▶ _YOUR ASSIGNMENT_: Retype all of the entries that appear below, keeping them exactly as they are.

[Source records]

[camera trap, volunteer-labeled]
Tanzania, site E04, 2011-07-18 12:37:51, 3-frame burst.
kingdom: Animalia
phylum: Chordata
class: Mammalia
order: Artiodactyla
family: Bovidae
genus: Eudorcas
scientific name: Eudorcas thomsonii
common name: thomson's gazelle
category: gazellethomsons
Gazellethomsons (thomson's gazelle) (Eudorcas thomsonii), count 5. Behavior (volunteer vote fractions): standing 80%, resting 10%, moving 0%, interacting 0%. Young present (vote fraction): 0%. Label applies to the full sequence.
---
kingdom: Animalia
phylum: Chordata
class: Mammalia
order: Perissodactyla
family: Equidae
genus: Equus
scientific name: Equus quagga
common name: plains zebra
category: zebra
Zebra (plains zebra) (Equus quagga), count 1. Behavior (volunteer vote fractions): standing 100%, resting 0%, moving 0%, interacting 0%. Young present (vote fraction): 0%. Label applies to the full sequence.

▶ _RESULT_:
[camera trap, volunteer-labeled]
Tanzania, site E04, 2011-07-18 12:37:51, 3-frame burst.
kingdom: Animalia
phylum: Chordata
class: Mammalia
order: Artiodactyla
family: Bovidae
genus: Eudorcas
scientific name: Eudorcas thomsonii
common name: thomson's gazelle
category: gazellethomsons
Gazellethomsons (thomson's gazelle) (Eudorcas thomsonii), count 5. Behavior (volunteer vote fractions): standing 80%, resting 10%, moving 0%, interacting 0%. Young present (vote fraction): 0%. Label applies to the full sequence.
---
kingdom: Animalia
phylum: Chordata
class: Mammalia
order: Perissodactyla
family: Equidae
genus: Equus
scientific name: Equus quagga
common name: plains zebra
category: zebra
Zebra (plains zebra) (Equus quagga), count 1. Behavior (volunteer vote fractions): standing 100%, resting 0%, moving 0%, interacting 0%. Young present (vote fraction): 0%. Label applies to the full sequence.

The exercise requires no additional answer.